Museums tend to give Andy Warhol a fresh look every, oh, 15 minutes, but on Sept. 18, New York's Metropolitan Museum of Art plans to explore the Pop master's influence on contemporary art—in an ambitious, definitive way—by pairing his works with dozens of artists who have come since. It's a bold move for the Met, which is still better known for showing art older than 20th-century masters.

Some of the pairings in "Regarding Warhol: Sixty Artists, Fifty Years" make easy sense: Early on, Warhol scoured newspapers for banal advertisements and gory stories to silk-screen into fine art, a move quickly picked up by German artist Sigmar Polke. (Polke's 1964 work in the show, "Plastic Tubs," still feels catalog cheery.)

The museum also explores Warhol's Popsicle-colored self portraits, below, as well as portraits of celebrities like Marilyn Monroe and Elizabeth Taylor.

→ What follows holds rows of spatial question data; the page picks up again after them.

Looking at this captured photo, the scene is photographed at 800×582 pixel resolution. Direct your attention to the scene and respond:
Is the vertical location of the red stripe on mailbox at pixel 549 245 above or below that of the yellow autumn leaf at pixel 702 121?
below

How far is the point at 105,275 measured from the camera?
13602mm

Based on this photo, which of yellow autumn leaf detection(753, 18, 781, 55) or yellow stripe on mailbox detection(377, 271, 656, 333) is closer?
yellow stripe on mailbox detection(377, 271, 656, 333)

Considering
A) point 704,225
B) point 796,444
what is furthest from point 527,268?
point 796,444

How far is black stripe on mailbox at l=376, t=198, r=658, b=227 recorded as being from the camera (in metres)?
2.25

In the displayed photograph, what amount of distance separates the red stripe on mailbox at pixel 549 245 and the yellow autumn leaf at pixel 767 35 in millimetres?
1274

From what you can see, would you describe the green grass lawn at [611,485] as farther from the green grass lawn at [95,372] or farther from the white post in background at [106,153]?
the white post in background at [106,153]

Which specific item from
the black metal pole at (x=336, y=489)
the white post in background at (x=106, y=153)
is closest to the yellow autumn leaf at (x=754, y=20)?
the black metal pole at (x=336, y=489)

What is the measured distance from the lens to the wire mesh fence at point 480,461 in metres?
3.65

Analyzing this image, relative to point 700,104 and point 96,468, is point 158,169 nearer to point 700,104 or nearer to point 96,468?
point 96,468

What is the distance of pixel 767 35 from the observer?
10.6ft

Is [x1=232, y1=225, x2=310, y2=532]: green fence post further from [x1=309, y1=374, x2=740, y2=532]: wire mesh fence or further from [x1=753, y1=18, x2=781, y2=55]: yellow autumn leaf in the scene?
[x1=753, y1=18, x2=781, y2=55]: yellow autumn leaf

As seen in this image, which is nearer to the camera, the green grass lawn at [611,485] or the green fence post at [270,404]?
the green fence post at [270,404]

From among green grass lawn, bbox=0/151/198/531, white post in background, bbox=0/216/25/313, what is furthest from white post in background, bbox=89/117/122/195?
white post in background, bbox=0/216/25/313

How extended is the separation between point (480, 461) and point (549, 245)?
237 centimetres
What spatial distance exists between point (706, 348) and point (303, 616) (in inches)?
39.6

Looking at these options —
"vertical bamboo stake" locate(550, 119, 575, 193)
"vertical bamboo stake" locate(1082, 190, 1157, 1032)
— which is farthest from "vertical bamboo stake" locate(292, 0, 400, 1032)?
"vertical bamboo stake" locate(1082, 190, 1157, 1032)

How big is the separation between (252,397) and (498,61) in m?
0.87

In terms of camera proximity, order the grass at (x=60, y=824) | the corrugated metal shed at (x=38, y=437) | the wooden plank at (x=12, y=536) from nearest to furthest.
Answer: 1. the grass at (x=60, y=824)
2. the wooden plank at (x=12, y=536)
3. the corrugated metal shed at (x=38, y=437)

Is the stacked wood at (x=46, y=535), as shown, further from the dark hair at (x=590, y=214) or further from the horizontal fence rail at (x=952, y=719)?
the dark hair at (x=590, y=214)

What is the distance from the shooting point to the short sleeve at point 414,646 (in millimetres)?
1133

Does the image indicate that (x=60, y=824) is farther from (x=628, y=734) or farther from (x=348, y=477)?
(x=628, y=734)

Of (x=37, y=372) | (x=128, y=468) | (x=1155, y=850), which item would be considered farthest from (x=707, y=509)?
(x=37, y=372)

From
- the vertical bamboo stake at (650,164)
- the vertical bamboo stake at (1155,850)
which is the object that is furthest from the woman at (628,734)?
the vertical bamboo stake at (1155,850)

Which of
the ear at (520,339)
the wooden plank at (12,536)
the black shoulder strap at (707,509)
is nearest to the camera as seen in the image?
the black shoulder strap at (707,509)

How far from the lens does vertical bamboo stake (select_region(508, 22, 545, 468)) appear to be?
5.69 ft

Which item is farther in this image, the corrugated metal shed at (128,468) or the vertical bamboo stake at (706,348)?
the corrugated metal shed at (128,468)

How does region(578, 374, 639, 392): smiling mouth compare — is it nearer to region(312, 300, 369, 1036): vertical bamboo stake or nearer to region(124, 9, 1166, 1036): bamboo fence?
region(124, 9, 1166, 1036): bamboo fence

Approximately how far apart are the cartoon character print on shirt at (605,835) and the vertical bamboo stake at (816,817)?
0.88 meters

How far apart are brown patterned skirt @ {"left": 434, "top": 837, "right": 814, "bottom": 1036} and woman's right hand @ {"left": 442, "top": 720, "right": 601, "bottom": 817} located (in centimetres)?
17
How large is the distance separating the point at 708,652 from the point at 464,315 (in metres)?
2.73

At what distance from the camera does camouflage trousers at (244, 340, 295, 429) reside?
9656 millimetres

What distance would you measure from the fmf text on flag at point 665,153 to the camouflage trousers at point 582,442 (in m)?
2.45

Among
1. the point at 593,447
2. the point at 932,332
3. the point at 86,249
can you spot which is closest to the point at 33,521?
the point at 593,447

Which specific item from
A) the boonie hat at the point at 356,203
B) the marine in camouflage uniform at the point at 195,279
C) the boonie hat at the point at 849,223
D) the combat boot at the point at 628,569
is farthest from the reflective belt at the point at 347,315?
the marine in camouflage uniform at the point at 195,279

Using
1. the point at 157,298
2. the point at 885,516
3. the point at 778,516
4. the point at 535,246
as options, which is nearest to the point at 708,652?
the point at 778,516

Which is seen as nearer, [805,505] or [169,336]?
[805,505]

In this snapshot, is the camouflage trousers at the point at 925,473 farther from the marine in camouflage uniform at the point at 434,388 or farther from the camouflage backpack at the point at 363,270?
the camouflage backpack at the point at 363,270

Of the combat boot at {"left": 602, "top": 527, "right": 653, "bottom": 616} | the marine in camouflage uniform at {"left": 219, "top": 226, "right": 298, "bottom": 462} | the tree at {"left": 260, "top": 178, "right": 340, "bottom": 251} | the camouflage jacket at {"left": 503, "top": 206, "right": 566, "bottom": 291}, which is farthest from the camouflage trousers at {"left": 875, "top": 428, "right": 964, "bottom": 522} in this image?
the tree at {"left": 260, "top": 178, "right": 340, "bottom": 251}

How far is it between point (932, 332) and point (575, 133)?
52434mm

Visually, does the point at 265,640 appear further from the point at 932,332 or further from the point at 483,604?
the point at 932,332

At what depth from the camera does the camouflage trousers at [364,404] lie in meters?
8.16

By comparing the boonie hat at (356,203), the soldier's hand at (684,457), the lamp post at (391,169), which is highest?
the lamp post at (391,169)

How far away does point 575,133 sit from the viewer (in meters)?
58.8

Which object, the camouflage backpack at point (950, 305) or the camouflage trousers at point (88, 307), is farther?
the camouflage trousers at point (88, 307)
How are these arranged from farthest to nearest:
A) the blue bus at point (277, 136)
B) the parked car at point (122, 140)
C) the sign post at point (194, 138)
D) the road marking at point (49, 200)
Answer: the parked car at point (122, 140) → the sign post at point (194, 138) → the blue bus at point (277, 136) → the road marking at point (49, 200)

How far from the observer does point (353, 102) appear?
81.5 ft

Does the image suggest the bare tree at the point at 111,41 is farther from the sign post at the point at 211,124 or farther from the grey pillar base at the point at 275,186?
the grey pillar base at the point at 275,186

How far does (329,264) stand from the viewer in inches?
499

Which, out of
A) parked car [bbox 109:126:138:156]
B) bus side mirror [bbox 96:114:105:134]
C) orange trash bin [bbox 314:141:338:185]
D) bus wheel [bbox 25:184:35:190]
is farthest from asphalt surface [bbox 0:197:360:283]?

A few of them will hang alongside photographer Cindy Sherman's glossy self-portraits and painter Karen Kilimnik's portrait of real-estate heiress Paris Hilton. In a wry twist, Ms. Kilimnik titled her 2005 work "Marie Antoinette Out for a Walk at Her Petite Hermitage, 1750."

Other sections of the 145-work exhibit look at the sexuality and gender politics enveloped within Warhol's cryptic persona. By donning that silver wig and making films with a Factory full of friends and lovers, he arguably convinced a cloistered art establishment to take in all comers. That includes British painter David Hockney, whose "Boy About to Take a Shower" from 1964 will get matched with Warhol's 1977 "Torso from Behind."

The museum will also make the case that Warhol's fondness for papering gallery walls with repeated images of his art helped usher in the wall-to-wall installations so popular today. At the least, Polly Apfelbaum's flowery floor piece from 2007, "Pink Crush," could be the coolest thing the Met ever laid down.